- **Dataset entries**:
════════

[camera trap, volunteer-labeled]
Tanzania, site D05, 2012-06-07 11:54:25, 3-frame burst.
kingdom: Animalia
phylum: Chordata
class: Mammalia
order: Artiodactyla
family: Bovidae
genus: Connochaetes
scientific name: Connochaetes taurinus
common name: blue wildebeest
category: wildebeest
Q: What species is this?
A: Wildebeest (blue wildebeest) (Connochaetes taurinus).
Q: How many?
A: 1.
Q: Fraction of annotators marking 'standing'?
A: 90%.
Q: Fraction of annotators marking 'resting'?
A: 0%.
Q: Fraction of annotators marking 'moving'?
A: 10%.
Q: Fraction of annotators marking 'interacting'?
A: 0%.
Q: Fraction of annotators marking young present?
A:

════════

Transcribe the data above in full, keeping every word as it is.

- **Answer box**:
[camera trap, volunteer-labeled]
Tanzania, site D05, 2012-06-07 11:54:25, 3-frame burst.
kingdom: Animalia
phylum: Chordata
class: Mammalia
order: Artiodactyla
family: Bovidae
genus: Connochaetes
scientific name: Connochaetes taurinus
common name: blue wildebeest
category: wildebeest
Q: What species is this?
A: Wildebeest (blue wildebeest) (Connochaetes taurinus).
Q: How many?
A: 1.
Q: Fraction of annotators marking 'standing'?
A: 90%.
Q: Fraction of annotators marking 'resting'?
A: 0%.
Q: Fraction of annotators marking 'moving'?
A: 10%.
Q: Fraction of annotators marking 'interacting'?
A: 0%.
Q: Fraction of annotators marking young present?
A:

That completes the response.